* Items listed in a dataset
___

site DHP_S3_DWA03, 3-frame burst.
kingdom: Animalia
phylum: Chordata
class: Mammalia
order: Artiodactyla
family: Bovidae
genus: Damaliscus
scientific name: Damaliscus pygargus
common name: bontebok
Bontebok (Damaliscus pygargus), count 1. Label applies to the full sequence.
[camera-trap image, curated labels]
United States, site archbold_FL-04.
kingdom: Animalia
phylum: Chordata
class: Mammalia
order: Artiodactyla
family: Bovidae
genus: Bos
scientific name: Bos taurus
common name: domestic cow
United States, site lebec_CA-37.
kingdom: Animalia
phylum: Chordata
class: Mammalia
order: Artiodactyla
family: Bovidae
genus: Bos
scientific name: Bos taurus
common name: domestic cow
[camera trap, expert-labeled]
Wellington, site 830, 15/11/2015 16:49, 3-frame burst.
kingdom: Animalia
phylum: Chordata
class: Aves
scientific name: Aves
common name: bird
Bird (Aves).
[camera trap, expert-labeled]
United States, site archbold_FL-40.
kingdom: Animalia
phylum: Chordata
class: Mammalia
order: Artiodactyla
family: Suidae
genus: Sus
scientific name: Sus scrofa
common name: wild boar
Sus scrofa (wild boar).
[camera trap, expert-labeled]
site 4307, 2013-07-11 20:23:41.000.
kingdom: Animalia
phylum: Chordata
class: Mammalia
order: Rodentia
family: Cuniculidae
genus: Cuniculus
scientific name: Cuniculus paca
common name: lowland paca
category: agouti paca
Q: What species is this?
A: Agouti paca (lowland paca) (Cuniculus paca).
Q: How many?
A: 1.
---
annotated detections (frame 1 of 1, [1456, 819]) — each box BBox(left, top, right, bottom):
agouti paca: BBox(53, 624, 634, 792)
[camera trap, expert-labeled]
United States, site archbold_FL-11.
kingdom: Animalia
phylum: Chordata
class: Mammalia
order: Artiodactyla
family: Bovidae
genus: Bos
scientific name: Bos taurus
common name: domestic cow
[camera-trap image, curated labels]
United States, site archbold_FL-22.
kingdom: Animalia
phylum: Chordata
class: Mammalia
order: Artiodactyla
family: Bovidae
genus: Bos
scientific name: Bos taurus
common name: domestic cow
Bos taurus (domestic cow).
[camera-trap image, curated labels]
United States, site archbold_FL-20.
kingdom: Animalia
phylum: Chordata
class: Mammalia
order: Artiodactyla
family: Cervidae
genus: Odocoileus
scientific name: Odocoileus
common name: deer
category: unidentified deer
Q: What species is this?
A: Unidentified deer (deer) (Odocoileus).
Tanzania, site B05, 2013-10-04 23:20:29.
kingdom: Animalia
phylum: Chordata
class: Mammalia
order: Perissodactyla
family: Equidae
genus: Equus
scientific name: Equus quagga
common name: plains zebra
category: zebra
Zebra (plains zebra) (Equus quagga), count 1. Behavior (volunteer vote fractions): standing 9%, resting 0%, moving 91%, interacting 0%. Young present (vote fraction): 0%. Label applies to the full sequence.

___

* What needs to be done
Pull out every line of the entries that includes the word "burst".

* Answer space
site DHP_S3_DWA03, 3-frame burst.
Wellington, site 830, 15/11/2015 16:49, 3-frame burst.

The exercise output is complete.